How to complete this task
Every line below should be copied out exactly.

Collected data
# # # #

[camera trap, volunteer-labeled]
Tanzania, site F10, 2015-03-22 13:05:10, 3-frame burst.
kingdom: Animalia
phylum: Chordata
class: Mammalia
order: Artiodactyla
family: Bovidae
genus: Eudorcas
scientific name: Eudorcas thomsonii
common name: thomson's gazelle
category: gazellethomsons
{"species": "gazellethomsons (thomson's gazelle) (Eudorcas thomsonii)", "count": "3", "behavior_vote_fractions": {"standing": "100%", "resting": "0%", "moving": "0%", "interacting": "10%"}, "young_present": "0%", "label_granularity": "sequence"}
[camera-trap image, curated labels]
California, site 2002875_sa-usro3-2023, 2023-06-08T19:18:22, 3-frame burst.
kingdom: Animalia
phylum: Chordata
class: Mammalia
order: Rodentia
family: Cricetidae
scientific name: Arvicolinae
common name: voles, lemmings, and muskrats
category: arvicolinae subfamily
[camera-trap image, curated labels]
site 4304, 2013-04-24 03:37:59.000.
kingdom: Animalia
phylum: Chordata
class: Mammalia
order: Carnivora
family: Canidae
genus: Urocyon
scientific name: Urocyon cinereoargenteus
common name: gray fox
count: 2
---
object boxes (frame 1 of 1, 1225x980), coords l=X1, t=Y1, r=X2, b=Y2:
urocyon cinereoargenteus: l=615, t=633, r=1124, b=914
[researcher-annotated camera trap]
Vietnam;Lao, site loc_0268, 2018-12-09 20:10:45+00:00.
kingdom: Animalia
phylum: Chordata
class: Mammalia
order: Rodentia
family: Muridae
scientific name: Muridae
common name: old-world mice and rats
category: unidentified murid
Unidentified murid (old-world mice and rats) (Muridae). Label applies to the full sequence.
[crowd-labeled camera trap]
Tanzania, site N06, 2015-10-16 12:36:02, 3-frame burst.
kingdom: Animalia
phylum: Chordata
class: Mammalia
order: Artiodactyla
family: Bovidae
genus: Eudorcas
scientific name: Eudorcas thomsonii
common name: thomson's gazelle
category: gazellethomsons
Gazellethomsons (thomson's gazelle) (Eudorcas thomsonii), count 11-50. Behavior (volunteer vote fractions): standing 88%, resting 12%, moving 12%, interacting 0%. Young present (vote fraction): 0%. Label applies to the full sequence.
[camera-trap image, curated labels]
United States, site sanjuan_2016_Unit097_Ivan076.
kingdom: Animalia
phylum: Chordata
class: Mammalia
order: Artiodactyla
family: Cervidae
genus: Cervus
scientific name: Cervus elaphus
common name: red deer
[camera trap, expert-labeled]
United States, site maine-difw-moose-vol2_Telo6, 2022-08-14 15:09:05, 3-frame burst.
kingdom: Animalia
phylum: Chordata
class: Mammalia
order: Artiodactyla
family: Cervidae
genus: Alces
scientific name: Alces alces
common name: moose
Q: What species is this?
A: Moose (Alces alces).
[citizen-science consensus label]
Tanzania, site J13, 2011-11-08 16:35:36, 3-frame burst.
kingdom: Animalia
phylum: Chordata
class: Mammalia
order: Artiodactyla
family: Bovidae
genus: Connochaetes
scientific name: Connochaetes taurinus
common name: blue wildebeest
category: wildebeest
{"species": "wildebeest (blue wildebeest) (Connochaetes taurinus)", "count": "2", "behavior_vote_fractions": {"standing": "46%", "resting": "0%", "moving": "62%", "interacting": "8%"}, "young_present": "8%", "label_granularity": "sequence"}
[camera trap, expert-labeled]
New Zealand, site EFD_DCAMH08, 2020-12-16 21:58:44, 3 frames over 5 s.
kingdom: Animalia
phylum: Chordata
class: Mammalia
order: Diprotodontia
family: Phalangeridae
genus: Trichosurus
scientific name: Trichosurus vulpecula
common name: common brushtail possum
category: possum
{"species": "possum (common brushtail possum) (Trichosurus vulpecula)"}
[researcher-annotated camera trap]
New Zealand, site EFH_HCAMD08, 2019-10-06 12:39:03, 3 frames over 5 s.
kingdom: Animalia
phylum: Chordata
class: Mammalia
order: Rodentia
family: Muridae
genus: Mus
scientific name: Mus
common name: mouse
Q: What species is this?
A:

# # # #

Response
[camera trap, volunteer-labeled]
Tanzania, site F10, 2015-03-22 13:05:10, 3-frame burst.
kingdom: Animalia
phylum: Chordata
class: Mammalia
order: Artiodactyla
family: Bovidae
genus: Eudorcas
scientific name: Eudorcas thomsonii
common name: thomson's gazelle
category: gazellethomsons
{"species": "gazellethomsons (thomson's gazelle) (Eudorcas thomsonii)", "count": "3", "behavior_vote_fractions": {"standing": "100%", "resting": "0%", "moving": "0%", "interacting": "10%"}, "young_present": "0%", "label_granularity": "sequence"}
[camera-trap image, curated labels]
California, site 2002875_sa-usro3-2023, 2023-06-08T19:18:22, 3-frame burst.
kingdom: Animalia
phylum: Chordata
class: Mammalia
order: Rodentia
family: Cricetidae
scientific name: Arvicolinae
common name: voles, lemmings, and muskrats
category: arvicolinae subfamily
[camera-trap image, curated labels]
site 4304, 2013-04-24 03:37:59.000.
kingdom: Animalia
phylum: Chordata
class: Mammalia
order: Carnivora
family: Canidae
genus: Urocyon
scientific name: Urocyon cinereoargenteus
common name: gray fox
count: 2
---
object boxes (frame 1 of 1, 1225x980), coords l=X1, t=Y1, r=X2, b=Y2:
urocyon cinereoargenteus: l=615, t=633, r=1124, b=914
[researcher-annotated camera trap]
Vietnam;Lao, site loc_0268, 2018-12-09 20:10:45+00:00.
kingdom: Animalia
phylum: Chordata
class: Mammalia
order: Rodentia
family: Muridae
scientific name: Muridae
common name: old-world mice and rats
category: unidentified murid
Unidentified murid (old-world mice and rats) (Muridae). Label applies to the full sequence.
[crowd-labeled camera trap]
Tanzania, site N06, 2015-10-16 12:36:02, 3-frame burst.
kingdom: Animalia
phylum: Chordata
class: Mammalia
order: Artiodactyla
family: Bovidae
genus: Eudorcas
scientific name: Eudorcas thomsonii
common name: thomson's gazelle
category: gazellethomsons
Gazellethomsons (thomson's gazelle) (Eudorcas thomsonii), count 11-50. Behavior (volunteer vote fractions): standing 88%, resting 12%, moving 12%, interacting 0%. Young present (vote fraction): 0%. Label applies to the full sequence.
[camera-trap image, curated labels]
United States, site sanjuan_2016_Unit097_Ivan076.
kingdom: Animalia
phylum: Chordata
class: Mammalia
order: Artiodactyla
family: Cervidae
genus: Cervus
scientific name: Cervus elaphus
common name: red deer
[camera trap, expert-labeled]
United States, site maine-difw-moose-vol2_Telo6, 2022-08-14 15:09:05, 3-frame burst.
kingdom: Animalia
phylum: Chordata
class: Mammalia
order: Artiodactyla
family: Cervidae
genus: Alces
scientific name: Alces alces
common name: moose
Q: What species is this?
A: Moose (Alces alces).
[citizen-science consensus label]
Tanzania, site J13, 2011-11-08 16:35:36, 3-frame burst.
kingdom: Animalia
phylum: Chordata
class: Mammalia
order: Artiodactyla
family: Bovidae
genus: Connochaetes
scientific name: Connochaetes taurinus
common name: blue wildebeest
category: wildebeest
{"species": "wildebeest (blue wildebeest) (Connochaetes taurinus)", "count": "2", "behavior_vote_fractions": {"standing": "46%", "resting": "0%", "moving": "62%", "interacting": "8%"}, "young_present": "8%", "label_granularity": "sequence"}
[camera trap, expert-labeled]
New Zealand, site EFD_DCAMH08, 2020-12-16 21:58:44, 3 frames over 5 s.
kingdom: Animalia
phylum: Chordata
class: Mammalia
order: Diprotodontia
family: Phalangeridae
genus: Trichosurus
scientific name: Trichosurus vulpecula
common name: common brushtail possum
category: possum
{"species": "possum (common brushtail possum) (Trichosurus vulpecula)"}
[researcher-annotated camera trap]
New Zealand, site EFH_HCAMD08, 2019-10-06 12:39:03, 3 frames over 5 s.
kingdom: Animalia
phylum: Chordata
class: Mammalia
order: Rodentia
family: Muridae
genus: Mus
scientific name: Mus
common name: mouse
Q: What species is this?
A:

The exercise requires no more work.